2. Adding load capacitance at the output intending to filter the noise reduces phase margin and increases noise peaking.

As you load the output of the amplifier with more capacitance, the noise peak grows. The log scales on this plot mask the true severity of the situation. The total noise at the output is the value of the noise spectral density integrated over the entire bandwidth. There is much more bandwidth from 2 MHz to 16 MHz than there is from dc to 2 MHz.

This means the noise is completely dominated by the noise peak and has nothing to do with the thermal noise floor. To compare these results, assume that the rest of the system has limited the –3-dB bandwidth to 16 MHz (25-MHz noise bandwidth). The total integrated noise for CL of 8 pF, 220 pF ,and 470 pF is 95 µVRMS, 110 µVRMS, and 115 µVRMS, respectively.

The proper way to filter the output of a buffer is to place an RC filter at the output (Fig. 3). The resistor makes the amplifier load appear resistive at high frequencies, which avoids adding phase shift to the feedback loop. This technique will reduce the accuracy of the buffer if it is resistively loaded.

3. Instead of adding a load capacitance for filtering, use a series resistor-capacitor network to properly filter noise.

This example assumes the entire 16-MHz bandwidth of the buffer is required in the application. The pole frequency of the filter is set approximately 28 MHz. The filter causes a substantial reduction of the out-of-band noise (Fig. 4). The total integrated noise without the filter is 111 µVRMS, while the total noise with the filter is 84 µVRMS. This represents a 25% reduction in noise without affecting the signal bandwidth.

4. Using the RC filter, the noise spectral density improves over frequency as out-of-band noise is reduced.

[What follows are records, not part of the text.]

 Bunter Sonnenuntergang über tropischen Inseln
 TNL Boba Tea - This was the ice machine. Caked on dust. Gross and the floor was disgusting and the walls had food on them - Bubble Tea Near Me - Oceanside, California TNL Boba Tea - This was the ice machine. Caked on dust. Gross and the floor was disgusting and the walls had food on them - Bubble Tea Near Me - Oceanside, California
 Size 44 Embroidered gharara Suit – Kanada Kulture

Better performance can be obtained when the RC filter limits the signal bandwidth of the amplifier. In this case, the filter sets the –3-dB bandwidth of the signal as well as the noise bandwidth of the amplifier.

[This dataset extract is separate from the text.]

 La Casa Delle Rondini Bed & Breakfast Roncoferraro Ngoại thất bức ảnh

The lowest-noise results occur when this filter frequency is set before the noise floor starts to peak. This would be approximately 2 MHz in the case of the AD823. Under these conditions, it is possible to approach the theoretical limit of the noise floor, multiplied by 1.57 × f–3dB. The designer must determine if it is appropriate to throw away a significant amount of amplifier bandwidth to improve the noise of the circuit.

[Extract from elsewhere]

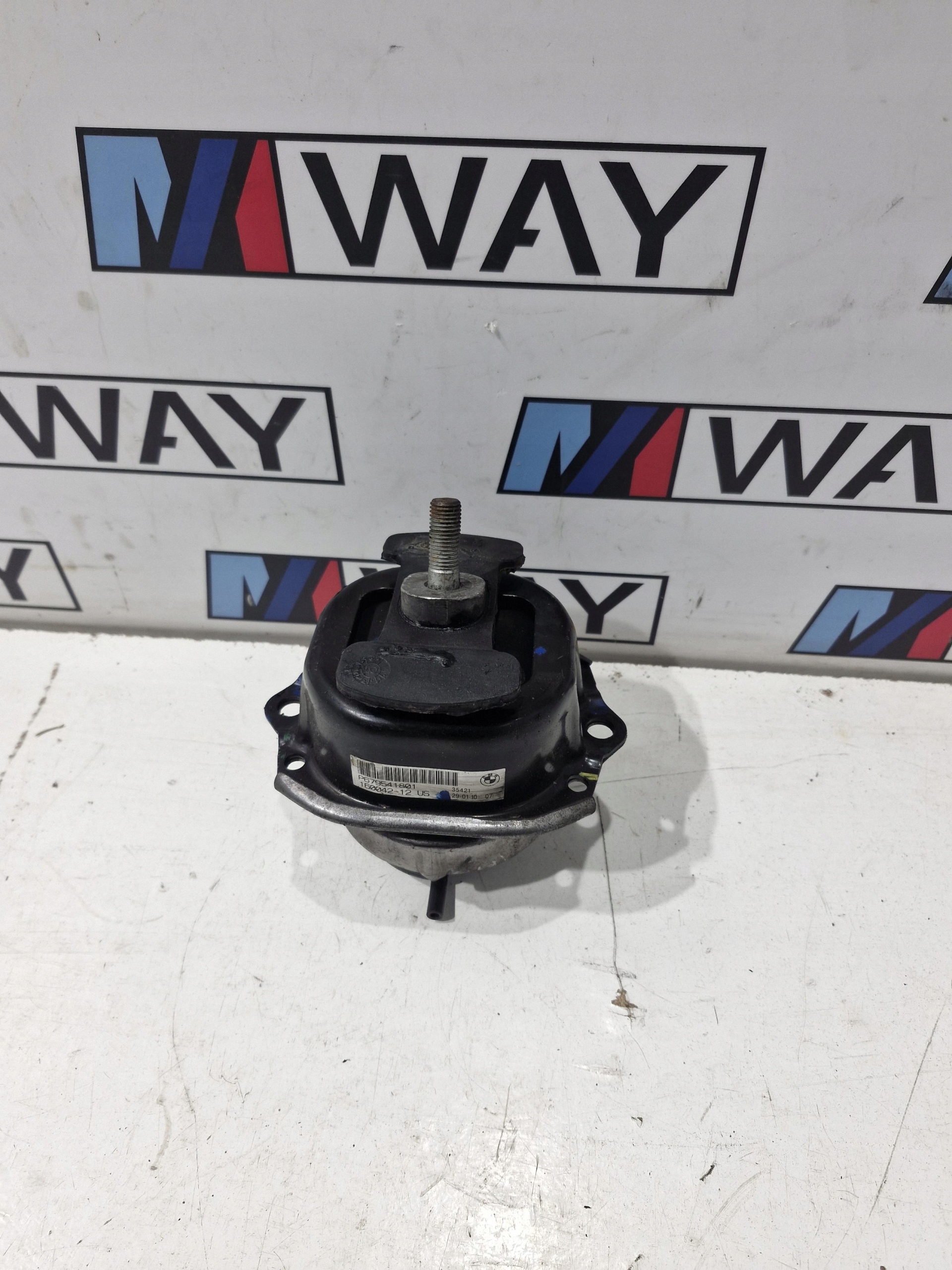 6795418 BMW E70 E71 Supporti motore usato sinistra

At this point, circuit designers may wonder why amplifier data sheets tout their 1/f noise and the thermal-noise performance specifications, when they have nothing to do with total noise in an amplifier. The answer is that they do matter, but only in higher-gain configurations. Great things happen when an op amp is placed in a gain configuration. The loop stability improves, so the noise peaking induced by phase shift is reduced to an insignificant level.

The intrinsic noise peak remains, but it becomes less significant compared to the thermal noise floor (Fig. 5). This is because the intrinsic sources feed directly into the output of the amplifier without any gain. As a result, they remain relatively constant, no matter how the amplifier is set up. The thermal noise floor becomes much more significant because it is “gained up” by the amplifier. The intrinsic noise peaking is visible as bumps in the rolloff region of the higher gain curves.

5. A graph of the AD823 op amp’s output NSD versus frequency clearly shows that the significance of the noise peaking is reduced as the gain increases.

There are many practical implications of noise peaking to consider. First, the noise peak will dominate the total noise in low-gain configurations. Designers should plan for this occurrence and test several amplifiers, if it is critical for the application. Two different amplifiers with the same noise floor can have vastly different amounts of total integrated noise.

Second, filter the outputs correctly with passive RC filters. These filters can have a significant impact on the total system noise. Never add capacitance directly to the amplifier’s outputs (or inputs). This only serves to degrade the feedback-loop stability.

Finally, design the signal path to take as much gain as possible early in a system’s signal chain. This is the best solution if it is possible, since the total noise performance of the system is dominated by the high-gain front-end amplifier.